[Given passage]:
|---|
{22/08/2012}   Iceland Travel Diary: Day Three

Sunday, 12th August 2012

I awoke at about 6am, having slept from about 10pm, nothing short of a miracle in my sleeping world.  I felt very sleepy still.  At 7am, I decided to get up and go somewhere, not wanting to miss out on anything.   I then heard the more carefree me reminding me I was on holiday and could do what I liked, including not going anywhere.  I had a lazy-feeling lie-in until about 8.40am, then made myself fried eggs and bacon for breakfast and a cheese and smoked lamb (a bit on the pungent side for my liking) mini baguette for lunch.

I decided, despite the on/off rain and persistent fairly dark cloud cover, to go to Reykjavik’s man made sandy swimming beach, Nauthólsvík.  It may be no surprise that the Icelandic water is usually far too cold for most people to go swimming.  I know there are, erm, thrill seekers out there who love an icy dip, but I am not remotely hardcore when it comes to cold water.  The sea and two pools at this beach, during its summer opening hours, are heated from naturally occurring hot water.

There was one man in a long hot tub, three children in a circular warm tub in the midst of the sand and no one in the sectioned-off area of sea lapping on the sandy beach.  It was grey, the wind was getting up and it was verging on chilly.  It’s free to use the beach, hot tubs and changing rooms.  The changing rooms are basic but functional.  I exited the changing rooms wearing my swimming costume and wrapped in my towel.  I reiterate that it was very windy and chilly.

The sea area had thin slivers of tepid water, the kind of temperature streaking usually associated with someone having wee-ed, the rest of the water varying only in degrees of coldness.  It was ok and I could have swum but it wasn’t very deep and I was worried my towel would blow away if I left it on the beach.  (It was a lightweight towel admittedly, but it really was windy!)

The three children then left the round warm tub so I went into that.  For a total of about one minute, on and off, the sun made a muted appearance so I lay in the warm water with my face to the sun and wind, thinking how glad I was I had made the effort to go there, for I was contemplating not going swimming as I felt altogether uninspired this morning.
|---|
[Collected material]:
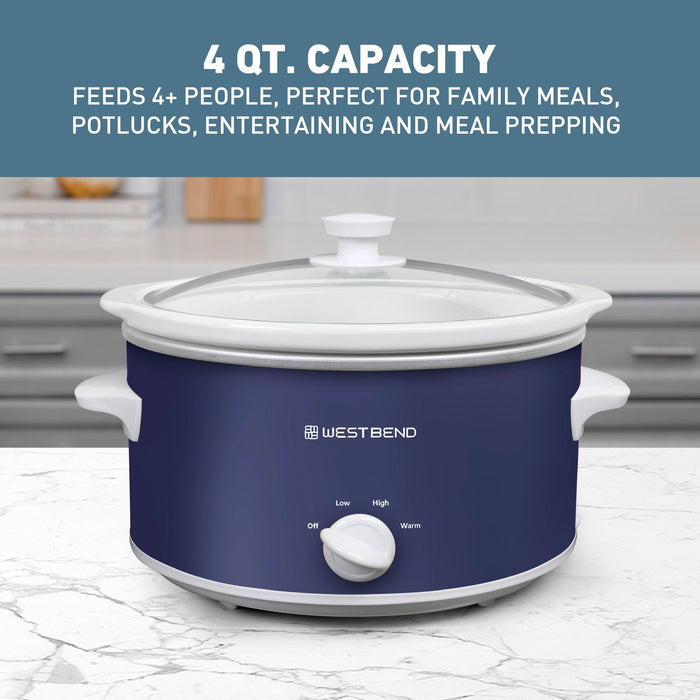 West Bend Slow Cooker, 4 Qt. Capacity, in Navy & White - West Bend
|---|
[Exercise set]:
- A) In the Iceland travel diary, what heats the sea and the two pools at Nauthólsvík during the beach's summer opening hours?
- B) Pick up the Iceland travel diary from the point where it stops, and keep to the same voice.

[Answers given]:
- A) Naturally occurring hot water heats them.

- B)
I then heard a plane, turned round and there was a small aircraft flying very low almost directly above me!  The domestic airport runway ended almost at the sea next to the beach where I was.  Quite a few planes flew over while I was there, I felt almost like I was on St Martin (where the aircraft fly very low over the beach just before landing).

With the sun gone and the wind more ferocious, I upped the temperature by going into the long hot tub.  Ahhh, just like a bath only with a stone base and looking out to what looks like a cold beach with choppy sea beyond.  A few people walked across the beach, most of whom were wearing wintery-looking layers.  I felt quite proud of myself for having wandered around in just a swimming costume and towel.  I did have quite a display of goose bumps until I got into the hot tub though.

After maybe an hour, I decided to investigate where the joyous but not that joyful screaming was coming from.  I discovered an area of sandy beach where the sea was unheated.  I saw a few people exiting the water with very pink skin.  I paddled.  It hurt.  It was really chuffing chilly!  Cold actually, icy cold.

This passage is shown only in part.